Simple learning rules to cope with changing environments
R. Groß, A. I. Houston, E. J. Collins, J. M. McNamara, F.-X. Dechaume-Moncharmont and N. R. Franks
We consider an agent that must choose repeatedly among several actions. Each action has a
certain probability of giving the agent an energy reward, and costs may be associated with
switching between actions. The agent does not know which action has the highest reward
probability, and the probabilities change randomly over time. We study two learning rules
that have been widely used to model decision-making processes in animals—one
deterministic and the other stochastic. In particular, we examine the influence of the rules’

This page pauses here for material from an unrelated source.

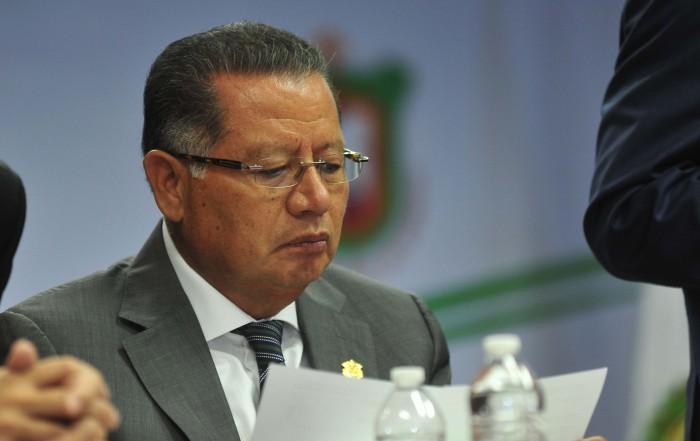Yunes no se rinde, reenvía iniciativa para reestructurar deuda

‘learning rate’ on the agent’s energy gain. We compare the performance of each rule with the
best performance attainable when the agent has either full knowledge or no knowledge of the
environment. Over relatively short periods of time, both rules are successful in enabling
agents to exploit their environment. Moreover, under a range of effective learning rates, both
rules are equivalent, and can be expressed by a third rule that requires the agent to select the
action for which the current run of unsuccessful trials is shortest. However, the performance
of both rules is relatively poor over longer periods of time, and under most circumstances no
better than the performance an agent could achieve without knowledge of the environment.
We propose a simple extension to the original rules that enables agents to learn about and
effectively exploit a changing environment for an unlimited period of time.
Keywords:
decision making; learning rules; dynamic environments; multi-armed bandit.